House China Committee Urges Commerce Department to Expand AI Safety Institute’s Role in Countering China’s AI Threat

WASHINGTON, D.C. – Chairman John Moolenaar (R-MI) and Ranking Member Raja Krishnamoorthi (D-IL) of the House Select Committee on the Strategic Competition Between the United States and the Chinese Communist Party (CCP) are urging the Department of Commerce to expand the role of the U.S. AI Safety Institute (AISI) to directly confront the mounting national security threat posed by China’s artificial intelligence advancements.
In a letter to Commerce Secretary Howard Lutnick, the lawmakers emphasized that “there is a strong national security need for better understanding, predicting, and preparing for the PRC’s AI progress.”
They pointed to the January 2025 launch of DeepSeek’s large language model, R1, as a wake-up call. The Committee’s investigation of DeepSeek revealed “multiple national security risks, including the funneling of Americans’ private data to the PRC, manipulation of the model’s outputs pursuant to PRC law, and the potential theft of U.S. AI technology through model distillation.”

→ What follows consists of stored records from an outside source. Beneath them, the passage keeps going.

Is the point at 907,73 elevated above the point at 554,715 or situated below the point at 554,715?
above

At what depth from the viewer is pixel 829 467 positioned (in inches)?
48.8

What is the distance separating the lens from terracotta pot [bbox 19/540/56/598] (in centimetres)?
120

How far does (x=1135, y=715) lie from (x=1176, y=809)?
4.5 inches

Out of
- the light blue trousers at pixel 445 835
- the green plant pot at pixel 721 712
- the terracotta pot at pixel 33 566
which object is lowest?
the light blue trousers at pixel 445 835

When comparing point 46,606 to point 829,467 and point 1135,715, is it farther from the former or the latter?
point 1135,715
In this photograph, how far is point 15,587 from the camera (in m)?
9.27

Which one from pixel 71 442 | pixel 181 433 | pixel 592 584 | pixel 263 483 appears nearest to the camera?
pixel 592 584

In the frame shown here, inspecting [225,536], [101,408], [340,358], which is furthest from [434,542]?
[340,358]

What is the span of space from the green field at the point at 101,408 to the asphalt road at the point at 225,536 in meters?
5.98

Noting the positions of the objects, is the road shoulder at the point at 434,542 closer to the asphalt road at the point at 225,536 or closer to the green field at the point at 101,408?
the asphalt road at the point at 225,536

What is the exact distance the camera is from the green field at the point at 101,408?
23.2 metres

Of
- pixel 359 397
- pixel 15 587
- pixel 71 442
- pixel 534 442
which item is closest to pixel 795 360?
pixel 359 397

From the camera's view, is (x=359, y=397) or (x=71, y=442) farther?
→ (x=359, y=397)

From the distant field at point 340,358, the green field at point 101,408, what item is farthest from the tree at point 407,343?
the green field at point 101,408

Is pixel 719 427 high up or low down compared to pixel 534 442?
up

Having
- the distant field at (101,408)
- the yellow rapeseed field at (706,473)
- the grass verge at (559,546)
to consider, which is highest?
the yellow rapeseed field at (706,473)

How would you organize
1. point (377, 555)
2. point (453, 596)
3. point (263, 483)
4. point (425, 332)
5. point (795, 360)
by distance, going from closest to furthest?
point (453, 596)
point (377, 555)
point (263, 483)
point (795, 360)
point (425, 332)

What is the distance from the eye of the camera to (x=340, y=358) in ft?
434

As AI systems become more capable, the lawmakers warned, “the need to predict and prepare for PRC AI developments—and to avoid strategic surprise—will only grow more urgent,” said Chairman Moolenaar and Ranking Member Krishnamoorthi.
The Committee called on AISI to expand its mission to include a specific focus on PRC AI development, noting that “a whole-of-government approach will be needed to ensure enduring U.S. dominance in frontier AI development.”
They also highlighted AISI’s “unique technical expertise, strong partnerships with industry, and experience in testing and evaluations” as assets in the U.S. effort to stay ahead of the CCP.
Moolenaar and Krishnamoorthi outlined specific areas where AISI could contribute to U.S. national security, including:
- Assessing the national security capabilities and vulnerabilities of the most advanced PRC AI models.
- Benchmarking and evaluating PRC models relative to U.S. models to assess the competitive landscape.
- Supporting industry efforts to prevent PRC theft of AI technology.
- Preparing strategies to respond to potential developments in the U.S.-PRC AI competition.
The lawmakers closed the letter stating: “We look forward to engaging with the AI Safety Institute to better understand its ongoing work and resourcing needs on these topics.”